━━━ THE INPUT ━━━

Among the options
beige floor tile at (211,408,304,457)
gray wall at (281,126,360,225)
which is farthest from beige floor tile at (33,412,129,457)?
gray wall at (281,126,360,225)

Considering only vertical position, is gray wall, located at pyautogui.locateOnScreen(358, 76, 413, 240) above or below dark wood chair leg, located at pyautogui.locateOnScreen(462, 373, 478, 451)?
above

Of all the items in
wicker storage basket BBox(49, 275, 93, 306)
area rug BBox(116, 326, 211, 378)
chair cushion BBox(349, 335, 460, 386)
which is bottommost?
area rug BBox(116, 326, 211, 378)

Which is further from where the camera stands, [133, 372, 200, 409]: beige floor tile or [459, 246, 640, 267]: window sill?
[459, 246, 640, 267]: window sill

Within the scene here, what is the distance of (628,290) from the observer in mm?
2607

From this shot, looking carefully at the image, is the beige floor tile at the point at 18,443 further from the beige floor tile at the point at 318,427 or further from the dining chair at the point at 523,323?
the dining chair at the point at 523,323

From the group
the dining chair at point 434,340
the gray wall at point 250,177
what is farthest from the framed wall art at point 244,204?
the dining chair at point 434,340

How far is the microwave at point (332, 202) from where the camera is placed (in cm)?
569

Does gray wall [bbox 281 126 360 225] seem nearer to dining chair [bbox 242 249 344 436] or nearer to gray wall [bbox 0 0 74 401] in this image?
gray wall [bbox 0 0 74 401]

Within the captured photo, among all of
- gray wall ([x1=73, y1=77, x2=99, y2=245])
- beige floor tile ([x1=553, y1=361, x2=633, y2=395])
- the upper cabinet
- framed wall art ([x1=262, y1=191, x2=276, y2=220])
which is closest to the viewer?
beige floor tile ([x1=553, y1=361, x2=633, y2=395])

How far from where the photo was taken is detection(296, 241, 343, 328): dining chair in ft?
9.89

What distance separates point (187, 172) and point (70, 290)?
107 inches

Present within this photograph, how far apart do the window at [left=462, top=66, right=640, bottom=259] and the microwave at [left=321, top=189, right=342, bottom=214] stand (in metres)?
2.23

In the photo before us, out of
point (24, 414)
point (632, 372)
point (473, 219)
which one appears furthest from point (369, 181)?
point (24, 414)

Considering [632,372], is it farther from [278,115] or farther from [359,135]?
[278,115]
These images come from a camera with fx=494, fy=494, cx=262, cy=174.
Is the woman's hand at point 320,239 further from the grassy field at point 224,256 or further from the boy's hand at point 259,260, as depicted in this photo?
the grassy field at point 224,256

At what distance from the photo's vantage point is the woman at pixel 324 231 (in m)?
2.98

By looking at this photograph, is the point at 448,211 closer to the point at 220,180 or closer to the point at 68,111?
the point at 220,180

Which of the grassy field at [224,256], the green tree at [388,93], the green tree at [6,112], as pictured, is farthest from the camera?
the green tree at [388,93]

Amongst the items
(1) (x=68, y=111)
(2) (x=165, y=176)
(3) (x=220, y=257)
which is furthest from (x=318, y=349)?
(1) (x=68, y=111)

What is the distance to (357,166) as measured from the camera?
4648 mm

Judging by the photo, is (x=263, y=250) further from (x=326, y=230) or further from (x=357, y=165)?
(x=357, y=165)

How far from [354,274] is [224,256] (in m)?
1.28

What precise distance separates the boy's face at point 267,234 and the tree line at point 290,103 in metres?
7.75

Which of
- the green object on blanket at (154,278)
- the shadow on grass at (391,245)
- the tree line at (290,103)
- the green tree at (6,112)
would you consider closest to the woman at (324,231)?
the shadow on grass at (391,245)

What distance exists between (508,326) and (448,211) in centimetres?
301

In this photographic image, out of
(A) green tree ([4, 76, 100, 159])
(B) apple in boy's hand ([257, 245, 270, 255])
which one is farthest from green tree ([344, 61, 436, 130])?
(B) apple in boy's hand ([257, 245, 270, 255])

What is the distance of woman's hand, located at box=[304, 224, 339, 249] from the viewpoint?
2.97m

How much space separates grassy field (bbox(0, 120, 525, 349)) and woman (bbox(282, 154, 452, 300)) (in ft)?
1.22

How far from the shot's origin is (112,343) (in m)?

━━━
━━━ THE INPUT ━━━

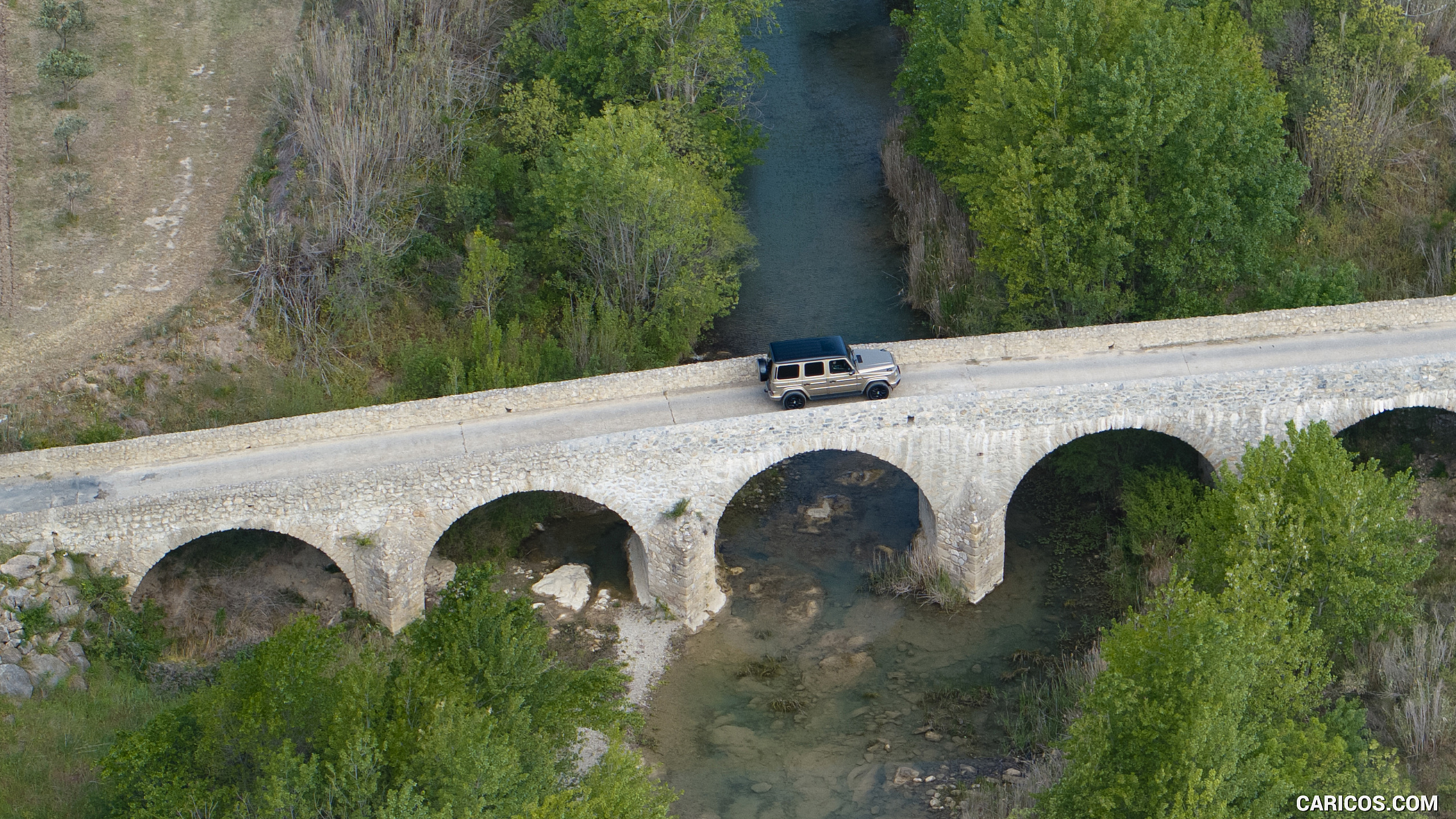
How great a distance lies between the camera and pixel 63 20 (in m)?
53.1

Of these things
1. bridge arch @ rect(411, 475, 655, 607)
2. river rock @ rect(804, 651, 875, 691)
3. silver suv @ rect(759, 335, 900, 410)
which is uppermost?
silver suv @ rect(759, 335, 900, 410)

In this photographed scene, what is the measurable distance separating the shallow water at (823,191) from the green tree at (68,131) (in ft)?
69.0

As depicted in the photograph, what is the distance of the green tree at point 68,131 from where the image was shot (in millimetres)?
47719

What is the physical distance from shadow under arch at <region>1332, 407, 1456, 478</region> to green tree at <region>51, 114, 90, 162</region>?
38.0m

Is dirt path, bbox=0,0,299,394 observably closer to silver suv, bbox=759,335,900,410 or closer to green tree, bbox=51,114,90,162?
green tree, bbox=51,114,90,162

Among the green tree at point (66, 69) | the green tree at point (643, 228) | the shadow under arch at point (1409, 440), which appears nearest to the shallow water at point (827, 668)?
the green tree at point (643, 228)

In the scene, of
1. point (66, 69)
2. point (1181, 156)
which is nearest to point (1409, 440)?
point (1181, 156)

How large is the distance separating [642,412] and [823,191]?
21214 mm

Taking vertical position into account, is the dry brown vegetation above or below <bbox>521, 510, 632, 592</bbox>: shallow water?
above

━━━
━━━ THE INPUT ━━━

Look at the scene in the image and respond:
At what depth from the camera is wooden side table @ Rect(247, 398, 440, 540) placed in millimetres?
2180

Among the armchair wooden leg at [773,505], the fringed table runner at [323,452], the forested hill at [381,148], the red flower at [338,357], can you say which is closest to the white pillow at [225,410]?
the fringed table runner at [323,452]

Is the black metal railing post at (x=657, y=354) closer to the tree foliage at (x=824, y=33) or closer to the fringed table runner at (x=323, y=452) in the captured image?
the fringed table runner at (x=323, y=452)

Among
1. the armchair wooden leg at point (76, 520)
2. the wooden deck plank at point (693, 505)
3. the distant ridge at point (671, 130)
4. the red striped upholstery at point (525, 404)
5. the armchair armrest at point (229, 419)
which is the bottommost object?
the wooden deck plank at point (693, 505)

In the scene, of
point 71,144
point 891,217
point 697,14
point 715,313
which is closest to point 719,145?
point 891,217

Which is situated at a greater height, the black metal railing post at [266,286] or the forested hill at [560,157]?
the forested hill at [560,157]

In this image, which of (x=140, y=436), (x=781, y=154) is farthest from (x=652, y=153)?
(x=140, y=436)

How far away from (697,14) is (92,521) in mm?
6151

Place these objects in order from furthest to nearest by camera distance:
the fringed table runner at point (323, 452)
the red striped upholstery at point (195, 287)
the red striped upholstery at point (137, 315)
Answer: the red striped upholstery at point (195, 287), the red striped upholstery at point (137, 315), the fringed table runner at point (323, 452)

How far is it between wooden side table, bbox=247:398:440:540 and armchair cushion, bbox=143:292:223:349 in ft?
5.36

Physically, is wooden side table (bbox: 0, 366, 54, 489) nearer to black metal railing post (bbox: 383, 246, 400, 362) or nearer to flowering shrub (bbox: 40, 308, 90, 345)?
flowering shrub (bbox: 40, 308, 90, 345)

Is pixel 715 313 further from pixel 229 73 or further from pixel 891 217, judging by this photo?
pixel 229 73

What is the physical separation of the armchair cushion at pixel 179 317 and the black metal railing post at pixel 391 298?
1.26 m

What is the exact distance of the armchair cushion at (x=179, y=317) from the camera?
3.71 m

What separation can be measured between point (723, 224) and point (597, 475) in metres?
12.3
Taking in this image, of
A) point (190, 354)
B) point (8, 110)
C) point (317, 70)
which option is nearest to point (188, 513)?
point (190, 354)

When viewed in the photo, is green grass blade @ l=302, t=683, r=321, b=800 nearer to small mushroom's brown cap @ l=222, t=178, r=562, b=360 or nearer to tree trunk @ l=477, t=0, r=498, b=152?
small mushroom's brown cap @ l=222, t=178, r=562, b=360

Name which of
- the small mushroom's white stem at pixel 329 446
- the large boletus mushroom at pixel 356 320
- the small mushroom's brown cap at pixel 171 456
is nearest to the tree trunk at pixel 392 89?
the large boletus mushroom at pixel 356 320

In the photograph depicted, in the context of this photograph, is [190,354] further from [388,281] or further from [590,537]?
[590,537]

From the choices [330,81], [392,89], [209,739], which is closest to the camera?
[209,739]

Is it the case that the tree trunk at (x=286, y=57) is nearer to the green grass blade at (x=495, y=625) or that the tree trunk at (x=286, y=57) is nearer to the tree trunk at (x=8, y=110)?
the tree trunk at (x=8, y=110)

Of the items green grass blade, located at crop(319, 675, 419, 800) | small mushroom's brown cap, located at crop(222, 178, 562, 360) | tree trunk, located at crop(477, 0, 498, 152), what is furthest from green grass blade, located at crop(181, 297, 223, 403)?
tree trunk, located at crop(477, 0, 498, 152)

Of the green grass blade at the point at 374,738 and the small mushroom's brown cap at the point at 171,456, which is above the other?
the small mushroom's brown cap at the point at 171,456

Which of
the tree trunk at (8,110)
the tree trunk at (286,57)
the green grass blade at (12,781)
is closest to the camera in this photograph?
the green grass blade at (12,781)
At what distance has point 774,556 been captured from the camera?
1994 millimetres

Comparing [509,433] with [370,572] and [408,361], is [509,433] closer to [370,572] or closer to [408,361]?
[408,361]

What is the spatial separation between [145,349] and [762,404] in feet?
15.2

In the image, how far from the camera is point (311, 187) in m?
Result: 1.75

━━━

* **PROBLEM DESCRIPTION**:
Report each line of the entries above that contains the word "shot", copying every such line in full.

* **EXERCISE ANSWER**:
From this shot, looking carefully at the image, is the beige floor tile at the point at 18,443 further from the beige floor tile at the point at 318,427 or further from the dining chair at the point at 523,323?
How far from the shot's origin is (112,343) (in m)?
As depicted in the photograph, what is the distance of the green tree at point 68,131 from where the image was shot (in millimetres)?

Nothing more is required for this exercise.